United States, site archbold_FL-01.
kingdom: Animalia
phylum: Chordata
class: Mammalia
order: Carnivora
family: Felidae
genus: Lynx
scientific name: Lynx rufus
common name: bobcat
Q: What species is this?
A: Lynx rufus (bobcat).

━━━━━━

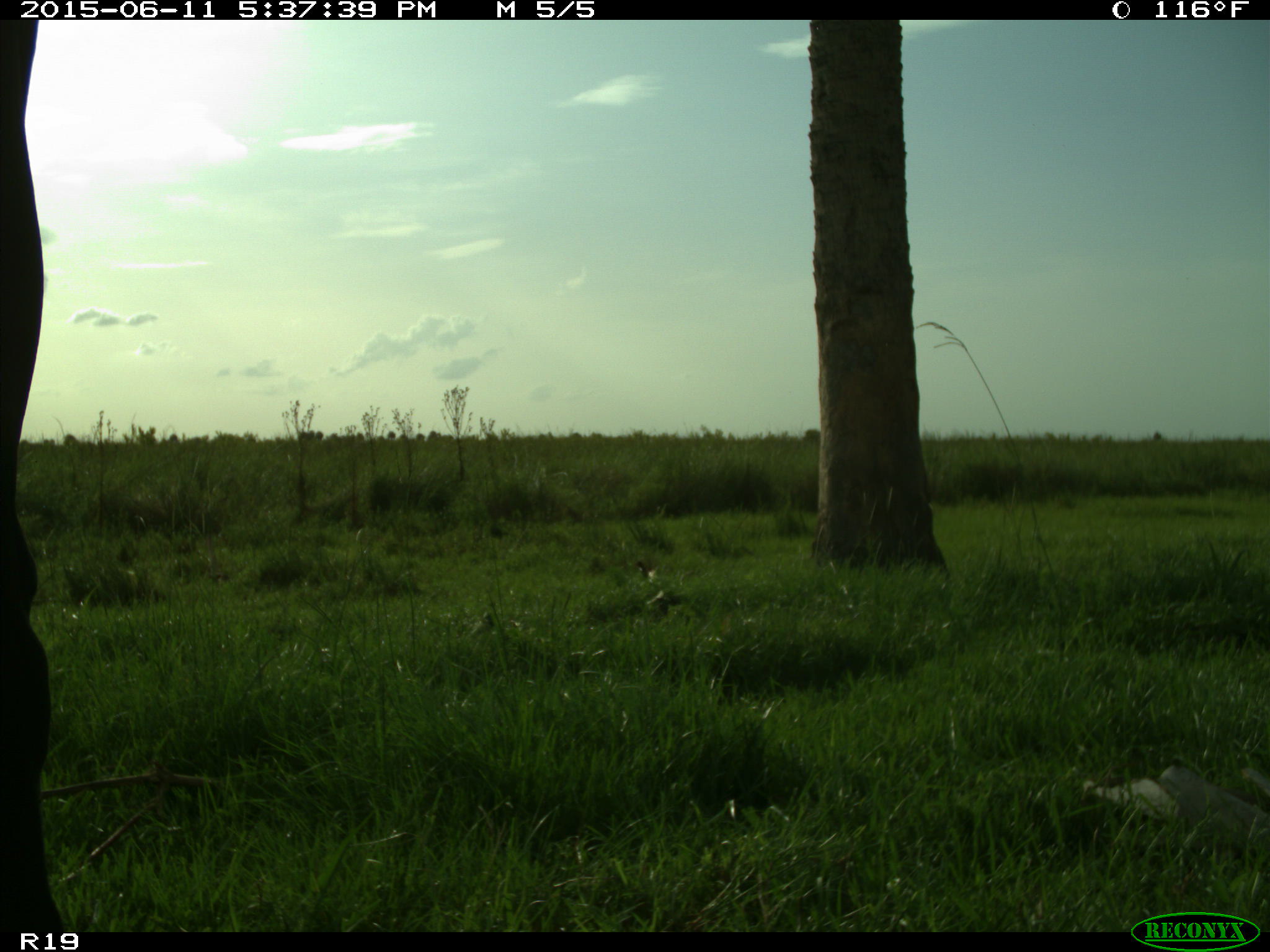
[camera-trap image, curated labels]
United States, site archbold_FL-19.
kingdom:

━━━━━━

**Your assignment**
Return, word for word, the lines of the data above from the line with "phylum: Chordata" through the line with "A: Lynx rufus (bobcat).", inclusive.

**Solution**
phylum: Chordata
class: Mammalia
order: Carnivora
family: Felidae
genus: Lynx
scientific name: Lynx rufus
common name: bobcat
Q: What species is this?
A: Lynx rufus (bobcat).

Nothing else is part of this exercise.